先ほどの銃弾もあの『熊』が吐いた『唾』だったのかもしれない。唾がそこまでの強度になるなんて、あの『熊』は本当に人間―いや、生き物なのか。

 そう思案している間も戦いは続いた。

『熊』とリウが互いに右腕を振りかぶり、相手へ目掛けて刺して行く。

『熊』の腕はリウの頬をわずかに掠めた一方、リウの腕は『熊』のみぞおちへと入っていた。

―いや、「貫いていた」と表現するべきだった。

『熊』の口からは、血反吐がブクブクと泡立っていた。

「この様子じゃ、やっぱり痛いか……でも、それも終わり。今、楽にするから」

 リウが右腕を引き抜くと同時に左腕の手刀で『熊』の胴を薙いだ。直後、『熊』の傷口から血が勢いよく噴き出した。

「腕一本で充分だと言ったけど……ごめん。あんた思ったよりも強かったわ」

 リウは悪びれた様子でそう言い、『熊』の身体は崩れ落ちていった。当然『熊』は既に事切れていた。

あまりにもあっけない幕引きだった。あの怪物を簡単にあしらい倒してしまうなんて予想できなかった。

「フゥ……こんなもんで良かった、というべきかな。そんなに時間食わなかったし」

 リウの右腕は風船が萎んでいくかのように、徐々に元の形へと戻っていく。

 血染めで解りづらいけど、よく見ると彼女が身体に受けた傷からは、血が流れていない。

既に塞がったとでも言うのだろうか。だとしたら、あまりにも早すぎる。深い傷も結構あったハズなのに。

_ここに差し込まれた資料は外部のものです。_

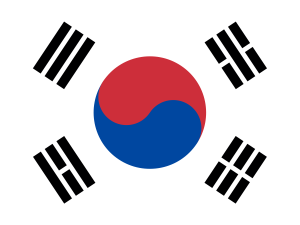 Flag of South Korea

「あ、大丈夫だから。傷はもう全部くっついてるし、心配しなくていいよ」

 彼女は私の方を見ると、先程のようなあっけらかんとした態度で返す。

「し……心配って……こんなに血が出てるのに!?」

「だーかーら、大丈夫なんだって。あれくらいなら直ぐに治っちゃうから」

 そう言って左腕を右手の爪で強く引っかき、出血する程の傷をつける。肉が裂けていく様子は見るからに痛々しかった。

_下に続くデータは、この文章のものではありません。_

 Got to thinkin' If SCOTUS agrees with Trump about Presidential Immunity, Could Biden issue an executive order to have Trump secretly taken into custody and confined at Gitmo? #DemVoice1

 が、その傷は瞬く間に塞いでいき、やがて血の一滴も流れない程に完全に塞がった。

「ね? ちょっと痛いけどね」

 彼女は冷静な声でそう応えた。

ふと、自分の身体を見てみると、身体中に出来ていた擦り傷が一切無くなっていた。足裏の刺し傷も無い。と、言うより『治っている』。

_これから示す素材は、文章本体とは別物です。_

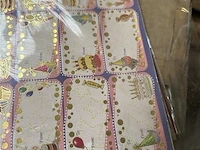 Party stickers - afbeelding 2 van  5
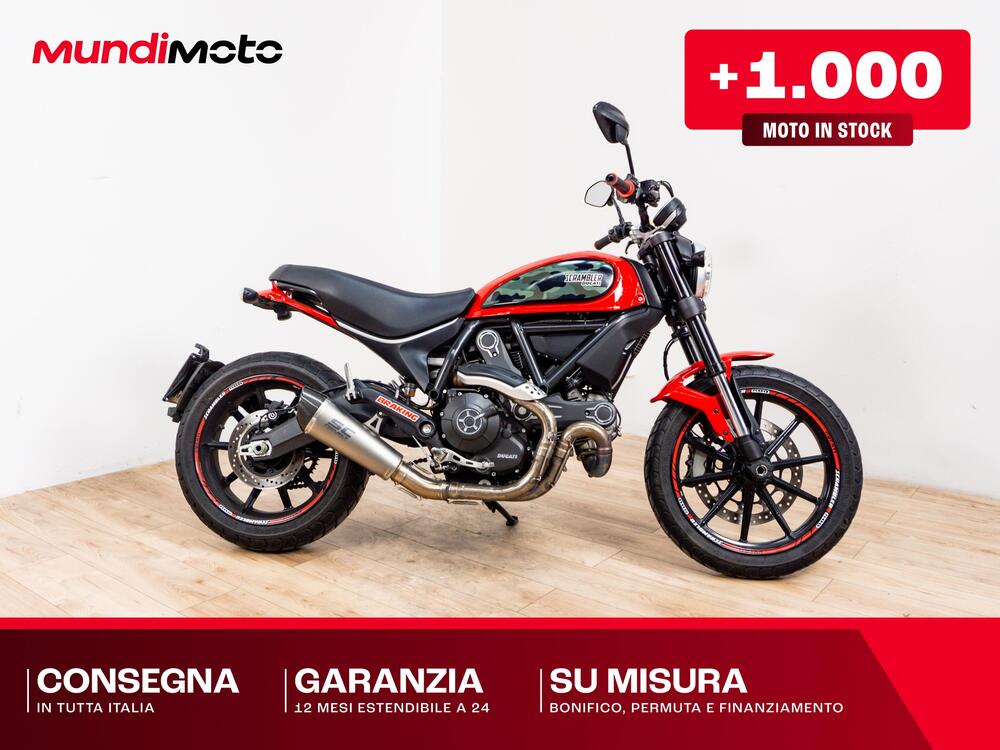 Ducati Scrambler 800 Icon Dark (2020)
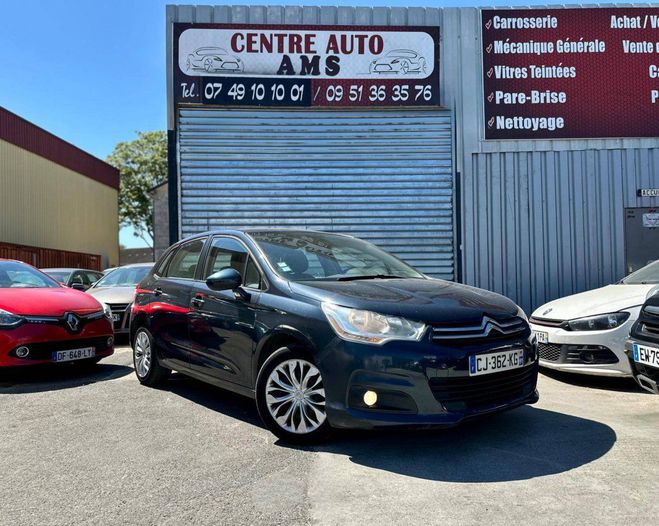Citroen C4 II 1.6 HDi 90 FAP Business BLEU de 2011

 背筋が寒くなった。先ほどの異様な光景もあり、私は恐る恐る質問をする。

「ねぇ……あの施設だと実験が行われていたって言ったよね……?」

「そうだけどそれが? もしかして忘れてたの?」

 私は『熊』の死体を恐る恐る見ながら指を指す。

「もしかして……私も……あ、あいつみたいに……あんな風になってしまうの?」

「そーだよ」

 即答された。されてしまった。

 信じたくなかった。そうでないと思いたかった。夢なら覚めて欲しい。覚めて欲しかった。

でも、肯定された。つまり、これは現実なのだ。

「受け入れた方が楽だよ。私も最初はあんたみたいに戸惑ってたけどさ……慣れてみたらこれはこれで便利だし、ね」

 便利? 何を言っているんだこの人は。本気で訳がわからない。

「何なのよ……便利って……こんなのが良いって言うの……?」

 頭がまるで煮込んだシチューのようにグツグツに煮えていく。目元から恐怖と混乱でまた涙が溢れていた。今この場に長くいたら、余計に気がおかしくなってしまいそうだった。

「本当マジで訳わかんないよ! 何なのコレ!? その腕どうやったの!? あの怪物は何なの!? 『研究所』って何なの!? 『実験』って何なのよ!!」

 私は思わず感情的な大声で喚きだしてしまった。

しばしの沈黙の後、彼女―雨宮リウが口を開く。

「そうだよ。これが、奴等の所業さ」

リウはそう言い放つと共に―

「もう私たちは普通の人間じゃない。あいつらと同じ……怪物なんだよ」

 どこか寂しそうな顔で、そう言った。